GIVEN ENTRIES:

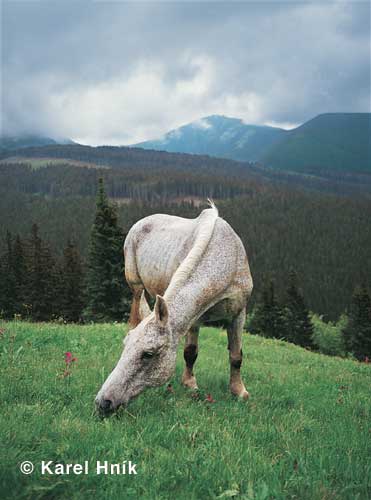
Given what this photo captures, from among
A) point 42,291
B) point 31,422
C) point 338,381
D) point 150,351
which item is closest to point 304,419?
point 150,351

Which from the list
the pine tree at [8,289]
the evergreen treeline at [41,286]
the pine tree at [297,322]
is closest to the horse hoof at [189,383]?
the evergreen treeline at [41,286]

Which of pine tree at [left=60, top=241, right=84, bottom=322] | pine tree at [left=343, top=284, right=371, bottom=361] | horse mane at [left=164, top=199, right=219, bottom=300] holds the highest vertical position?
horse mane at [left=164, top=199, right=219, bottom=300]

PROMPT: Render the lines above as a JSON list of strings, one string per line, omitting blank lines and leaving out the pictures.

EXPECTED ANSWER:
[
  "Given what this photo captures, from among",
  "A) point 42,291",
  "B) point 31,422",
  "C) point 338,381",
  "D) point 150,351",
  "which item is closest to point 304,419?",
  "point 150,351",
  "Which from the list",
  "the pine tree at [8,289]",
  "the evergreen treeline at [41,286]",
  "the pine tree at [297,322]",
  "is closest to the horse hoof at [189,383]?",
  "the evergreen treeline at [41,286]",
  "Which of pine tree at [left=60, top=241, right=84, bottom=322] | pine tree at [left=343, top=284, right=371, bottom=361] | horse mane at [left=164, top=199, right=219, bottom=300] holds the highest vertical position?",
  "horse mane at [left=164, top=199, right=219, bottom=300]"
]